* **SELECTION**
--- Begin ---
Opinion
B238799
08-08-2012
Janice Fukai, Alternate Public Defender, Thomas J. Burns and Gary S. Wigodsky for Defendant and Petitioner. Carmen A. Trutanich, City Attorney, Carlos de la Guerra, Managing Assistant City Attorney and Jess J. Gonzalez, Assistant City Attorney for Plaintiff and Real Parties in Interest.
NOT TO BE PUBLISHED IN THE OFFICIAL REPORTS
California Rules of Court, rule 8.1115(a), prohibits courts and parties from citing or relying on opinions not certified for publication or ordered published, except as specified by rule 8.1115(b). This opinion has not been certified for publication or ordered published for purposes of rule 8.1115.
(Los Angeles County Super. Ct. No. BA384483)
PETITION for writ of mandate after denial of a discovery motion by the Superior Court of Los Angeles County, Lisa B. Lench, Judge. Petition granted.
--- End ---
Questions about scene geometry
--- Begin ---
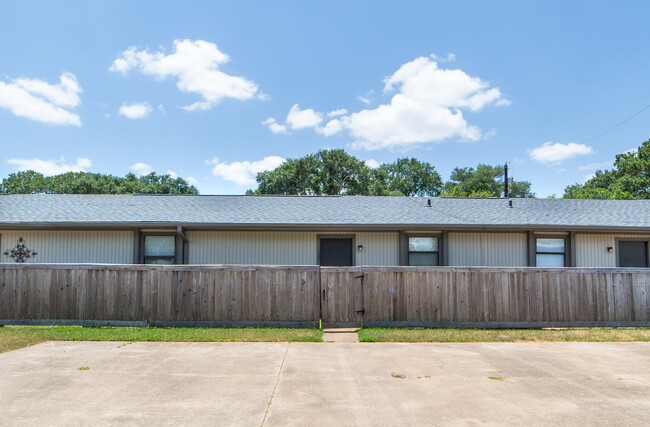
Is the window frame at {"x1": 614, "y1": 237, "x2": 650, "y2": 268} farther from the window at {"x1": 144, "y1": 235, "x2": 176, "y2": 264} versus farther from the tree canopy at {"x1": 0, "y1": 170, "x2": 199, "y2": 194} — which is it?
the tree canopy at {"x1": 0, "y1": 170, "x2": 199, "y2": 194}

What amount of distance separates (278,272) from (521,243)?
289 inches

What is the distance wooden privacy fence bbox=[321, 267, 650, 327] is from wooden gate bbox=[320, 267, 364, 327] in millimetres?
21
--- End ---
* **JOBS**
**1)** In the court opinion, which judge of the Superior Court of Los Angeles County is named?
**2)** List every person the court opinion names as counsel for Plaintiff and Real Parties in Interest.
**3)** Return the passage of the court opinion from "NOT TO BE PUBLISHED" up to and including "of rule 8.1115.".

* **RESULTS FOR EACH TASK**
**1)** Lisa B. Lench

**2)** Carmen A. Trutanich, Carlos de la Guerra, Jess J. Gonzalez

**3)**
NOT TO BE PUBLISHED IN THE OFFICIAL REPORTS
California Rules of Court, rule 8.1115(a), prohibits courts and parties from citing or relying on opinions not certified for publication or ordered published, except as specified by rule 8.1115(b). This opinion has not been certified for publication or ordered published for purposes of rule 8.1115.